Every line of the material below that contains the string "Zealand" must appear in the answer.

========================================================================

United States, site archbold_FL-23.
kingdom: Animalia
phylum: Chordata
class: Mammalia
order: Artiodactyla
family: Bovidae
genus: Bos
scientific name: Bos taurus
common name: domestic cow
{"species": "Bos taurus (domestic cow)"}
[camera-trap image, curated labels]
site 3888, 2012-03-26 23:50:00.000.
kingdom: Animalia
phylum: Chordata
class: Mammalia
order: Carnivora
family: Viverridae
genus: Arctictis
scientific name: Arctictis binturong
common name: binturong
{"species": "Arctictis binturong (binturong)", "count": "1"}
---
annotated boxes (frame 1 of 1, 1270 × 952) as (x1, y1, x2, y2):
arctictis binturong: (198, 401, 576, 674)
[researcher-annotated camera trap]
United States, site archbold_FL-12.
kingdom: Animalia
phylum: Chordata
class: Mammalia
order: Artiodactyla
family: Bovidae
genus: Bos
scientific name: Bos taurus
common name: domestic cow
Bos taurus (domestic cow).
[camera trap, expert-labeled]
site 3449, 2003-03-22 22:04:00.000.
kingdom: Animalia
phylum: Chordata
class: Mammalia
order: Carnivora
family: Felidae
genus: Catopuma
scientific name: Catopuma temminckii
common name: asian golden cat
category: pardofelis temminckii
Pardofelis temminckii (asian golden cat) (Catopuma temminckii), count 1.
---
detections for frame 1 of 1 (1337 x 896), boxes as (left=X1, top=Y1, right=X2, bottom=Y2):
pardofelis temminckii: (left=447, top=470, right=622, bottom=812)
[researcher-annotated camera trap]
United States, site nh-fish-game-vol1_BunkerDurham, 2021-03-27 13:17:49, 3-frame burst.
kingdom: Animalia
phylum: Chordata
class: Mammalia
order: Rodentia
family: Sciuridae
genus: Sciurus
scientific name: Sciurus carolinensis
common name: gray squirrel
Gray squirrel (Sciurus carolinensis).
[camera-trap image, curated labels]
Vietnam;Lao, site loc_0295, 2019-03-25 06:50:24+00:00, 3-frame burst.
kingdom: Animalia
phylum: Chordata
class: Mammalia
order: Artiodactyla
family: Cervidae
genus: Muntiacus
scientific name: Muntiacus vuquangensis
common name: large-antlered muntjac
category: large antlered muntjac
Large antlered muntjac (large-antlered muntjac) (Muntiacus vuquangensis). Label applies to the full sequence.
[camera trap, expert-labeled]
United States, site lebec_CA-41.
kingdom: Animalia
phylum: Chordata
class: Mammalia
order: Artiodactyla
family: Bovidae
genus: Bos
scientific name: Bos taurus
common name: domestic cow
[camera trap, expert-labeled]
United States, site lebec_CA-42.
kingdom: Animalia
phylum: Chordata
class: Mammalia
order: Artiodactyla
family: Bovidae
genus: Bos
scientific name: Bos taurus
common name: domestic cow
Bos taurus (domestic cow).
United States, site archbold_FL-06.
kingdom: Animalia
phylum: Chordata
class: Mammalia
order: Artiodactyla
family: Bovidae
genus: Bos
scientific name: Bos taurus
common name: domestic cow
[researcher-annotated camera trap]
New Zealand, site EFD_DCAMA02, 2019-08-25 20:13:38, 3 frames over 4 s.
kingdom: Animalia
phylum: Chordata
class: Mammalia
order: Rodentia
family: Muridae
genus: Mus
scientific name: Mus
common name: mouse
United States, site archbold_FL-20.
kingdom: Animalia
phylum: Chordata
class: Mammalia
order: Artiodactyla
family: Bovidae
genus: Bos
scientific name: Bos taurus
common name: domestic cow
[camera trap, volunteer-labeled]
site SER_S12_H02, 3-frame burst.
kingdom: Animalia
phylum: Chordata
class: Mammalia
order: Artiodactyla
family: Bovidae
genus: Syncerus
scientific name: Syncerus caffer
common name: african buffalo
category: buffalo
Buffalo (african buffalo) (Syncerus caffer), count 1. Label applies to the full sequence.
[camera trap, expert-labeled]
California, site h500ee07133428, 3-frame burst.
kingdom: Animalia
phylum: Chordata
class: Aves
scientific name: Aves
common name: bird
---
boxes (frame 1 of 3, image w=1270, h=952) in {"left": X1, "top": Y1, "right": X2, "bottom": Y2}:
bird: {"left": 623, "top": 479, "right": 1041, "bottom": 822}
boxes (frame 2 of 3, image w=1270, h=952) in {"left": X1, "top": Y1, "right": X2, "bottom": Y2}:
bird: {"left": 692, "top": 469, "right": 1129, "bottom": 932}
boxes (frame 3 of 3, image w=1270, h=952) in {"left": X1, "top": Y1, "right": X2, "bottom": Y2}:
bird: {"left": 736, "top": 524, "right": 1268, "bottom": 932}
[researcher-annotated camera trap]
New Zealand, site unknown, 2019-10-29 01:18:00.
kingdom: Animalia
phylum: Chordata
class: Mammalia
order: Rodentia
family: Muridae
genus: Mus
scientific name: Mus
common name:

========================================================================

**TASK OUTPUT**
New Zealand, site EFD_DCAMA02, 2019-08-25 20:13:38, 3 frames over 4 s.
New Zealand, site unknown, 2019-10-29 01:18:00.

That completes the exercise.